In 1902 President Theodore Roosevelt appointed Dr. Crum collector of customs in Charleston, a post that gave him authority over white men. A storm of controversy erupted, and the fight over his confirmation became one of the most significant battles of Roosevelt's presidency. U. S. senator Ben Tillman blustered, "We still have guns and ropes in the South." James C. Hemphill, editor of the Charleston News and Courier, wrote that Crum “is a colored man, and that in itself ought to bar him from office.” Roosevelt resorted to a technicality, first to put Crum in office and then to keep him there--he made the appointment during a congressional recess, removing the need for Senate approval. He declared, "I cannot consent to take the position that the door of hope--the door of opportunity--is to be shut upon all men, no matter how worthy, purely on the grounds of color." But as soon as Roosevelt left the White House, the door of opportunity slammed. William Howard Taft became president in 1909, and he refused to reappoint Crum as collector of the customs. Instead, he proposed that Crum be made consul general to Liberia, a position traditionally given to a black politician. Crum accepted the job and moved to Monrovia with his wife.  He had always been interested in infectious diseases, and he treated some of his colleagues for "African fever." In September 1912 Dr. Crum himself contracted African fever and returned to the United States, where he could get better medical care. Shortly after he reached Charleston, Dr. Crum died, a sacrifice, as one northern newspaper put it, "upon the altar of . . . Southern prejudice." 

Alonzo Clifton McClennan

Alonzo Clifton McClennan

Alonzo Clifton McClennan was born in Columbia, SC, in 1855. After graduating from Howard University’s Schools of Medicine and Pharmacy, McClennan moved to Charleston in 1884 and established the first black drugstore, called the People’s Pharmacy, on King Street. He helped found the Hospital and Training School for Nurses and served as its medical director,surgeon-in-charge, and instructor in surgical nursing until his death in 1912.

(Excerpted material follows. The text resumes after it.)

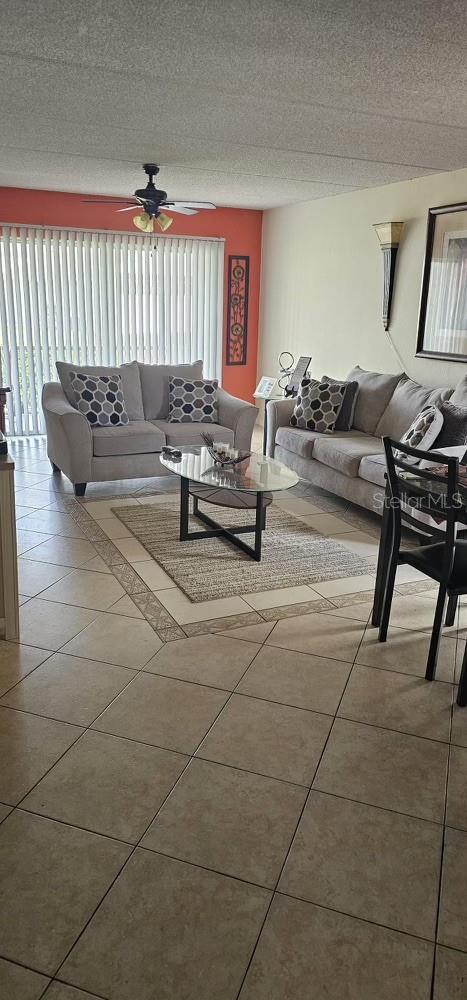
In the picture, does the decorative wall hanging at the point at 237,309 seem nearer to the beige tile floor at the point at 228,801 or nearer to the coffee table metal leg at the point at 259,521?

Dr. McClennan edited the Hospital Herald—A Monthly Journal devoted to Hospital Work, Nurse Training and Domestic and Public Hygiene. In addition to writing about health-related matters, Dr. McClennan used the Hospital Herald to promote fundraising events such as community fairs, teas, and, in later years, radio-thons, a telethon and a “womanless” wedding featuring physicians. In one issue he wrote, “Every penny you give will do something toward the relief and suffering and toward training some deserving colored woman in an honorable and useful profession.”